- OPEC+ agreed to cut supplies by nearly 2 million bpd.
- The Joe Biden administration criticized the OPEC+ agreement as “shortsighted.”
- US crude oil inventories fell for the fourth week showing a rise in demand.
Crude oil (CL) futures prices increased on Thursday for the fourth time this week. OPEC+ decided to significantly reduce the global petroleum supply by cutting production by nearly 2 million barrels per day, the highest decrease since 2020.
The deal was reached between the Organization of Petroleum Exporting Countries (OPEC) and its allies, which includes Russia, known as OPEC+. This agreement comes before a European Union oil embargo, which would reduce supplies in a market that is already undersupplied and raise inflation.
The real cut would be less than the 2 million bpd drop agreed upon at the summit because production in some OPEC+ nations is below target levels. According to Saudi Arabia’s Energy Minister Abdulaziz bin Salman, the actual supply reduction would be between 1 million and 1.1 million bpd, and it was in response to rising Western interest rates and a deteriorating global economy.
The Joe Biden administration has criticized the contract as being “shortsighted.” The White House announced that President Joe Biden would keep evaluating whether to release additional strategic oil stocks to decrease costs.

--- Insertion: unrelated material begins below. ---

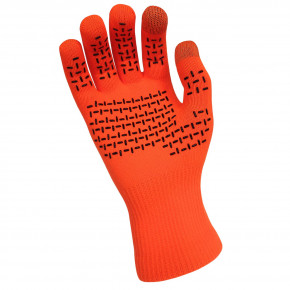   Dexshell ThermFit Gloves p-p S  (DG326TS-BOS)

According to a note from Citi analysts, “the final market impact would depend on the duration of the agreement. OPEC+ extended its Declaration of Cooperation until the end of 2023.” The analysts added that supply reductions will keep global inventories low for longer and tighten markets in 2023.
Prices were also boosted by a decrease in last week’s US oil stockpiles. On September 30, crude inventories decreased by about 1.4 million to 429.2 million barrels.
“We’re definitely seeing gasoline and diesel supplies fall pretty dramatically,” said Phil Flynn, an analyst at Price Futures Group in Chicago. “The mantra we’ve seen in recent weeks is the economy is slowing, and oil prices were down because of peak demand, but these numbers seem to be holding up much better than people would think.”
In a separate statement on Wednesday, Russian Deputy Prime Minister Alexander Novak suggested that Russia may reduce oil production to counteract the effects of price caps put in place by the West due to Moscow’s activities in Ukraine. This would further hurt supply in the global market and push crude oil prices higher.